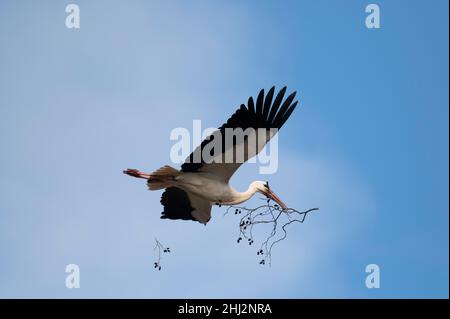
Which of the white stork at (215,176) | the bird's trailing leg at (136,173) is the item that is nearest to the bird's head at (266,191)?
the white stork at (215,176)

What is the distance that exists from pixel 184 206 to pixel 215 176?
1.11 meters

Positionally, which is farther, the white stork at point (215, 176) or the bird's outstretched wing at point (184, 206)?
the bird's outstretched wing at point (184, 206)

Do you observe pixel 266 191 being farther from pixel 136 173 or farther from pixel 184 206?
pixel 136 173

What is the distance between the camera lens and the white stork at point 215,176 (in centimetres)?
1486

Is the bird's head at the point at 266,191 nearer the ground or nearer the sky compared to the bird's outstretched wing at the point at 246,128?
nearer the ground

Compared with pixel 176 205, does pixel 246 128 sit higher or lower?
higher

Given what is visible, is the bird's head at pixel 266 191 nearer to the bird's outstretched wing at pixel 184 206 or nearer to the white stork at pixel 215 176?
the white stork at pixel 215 176

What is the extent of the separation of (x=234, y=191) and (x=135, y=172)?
1.65 meters

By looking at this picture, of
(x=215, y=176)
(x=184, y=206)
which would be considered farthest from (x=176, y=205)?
(x=215, y=176)

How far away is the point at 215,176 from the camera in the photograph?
15.5m

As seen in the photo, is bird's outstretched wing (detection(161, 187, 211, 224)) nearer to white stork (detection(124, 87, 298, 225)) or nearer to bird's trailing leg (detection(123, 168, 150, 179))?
white stork (detection(124, 87, 298, 225))
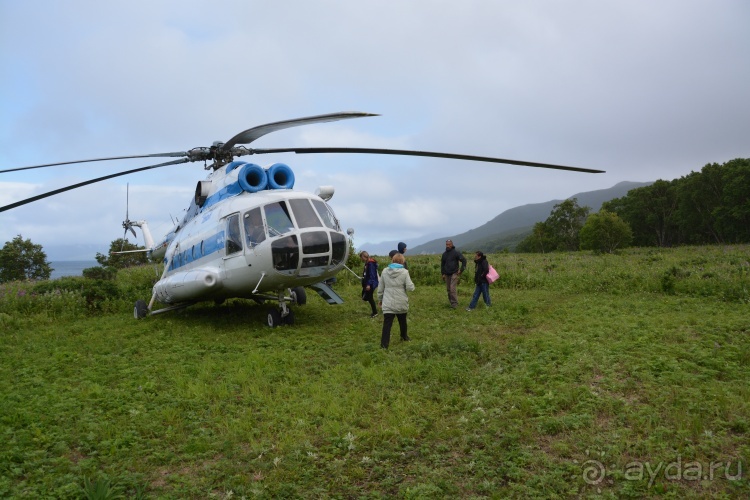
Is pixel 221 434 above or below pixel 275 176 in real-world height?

*****

Your task: Rewrite every item above as a JSON list of strings, one string per line, without blank lines or the pictures.

Complete response:
[
  "Which of the white stork at (215,176) | the bird's trailing leg at (136,173) is the item that is nearest to the bird's head at (266,191)?",
  "the white stork at (215,176)",
  "What is the distance that exists from pixel 184 206 to pixel 215 176?",
  "1.11 meters",
  "Positionally, which is farther, the white stork at point (215, 176) or the bird's outstretched wing at point (184, 206)?",
  "the bird's outstretched wing at point (184, 206)",
  "Do you observe pixel 266 191 being farther from pixel 136 173 or farther from pixel 184 206?",
  "pixel 136 173",
  "What is the distance between the camera lens and the white stork at point 215,176 (in centimetres)?",
  "1486",
  "Is the bird's head at the point at 266,191 nearer the ground or nearer the sky compared to the bird's outstretched wing at the point at 246,128?",
  "nearer the ground",
  "Compared with pixel 176 205, does pixel 246 128 sit higher or lower?",
  "higher",
  "Given what is visible, is the bird's head at pixel 266 191 nearer to the bird's outstretched wing at pixel 184 206 or nearer to the white stork at pixel 215 176?",
  "the white stork at pixel 215 176",
  "What is the extent of the separation of (x=234, y=191) and (x=135, y=172)?",
  "1.65 meters",
  "By looking at this picture, of",
  "(x=215, y=176)",
  "(x=184, y=206)",
  "which would be considered farthest from (x=176, y=205)?",
  "(x=215, y=176)",
  "How far away is the point at 215,176 from the camera in the photograph?",
  "15.5m",
  "As seen in the photo, is bird's outstretched wing (detection(161, 187, 211, 224)) nearer to white stork (detection(124, 87, 298, 225)) or nearer to bird's trailing leg (detection(123, 168, 150, 179))?",
  "white stork (detection(124, 87, 298, 225))",
  "Is pixel 221 434 above or below pixel 275 176 in real-world height?"
]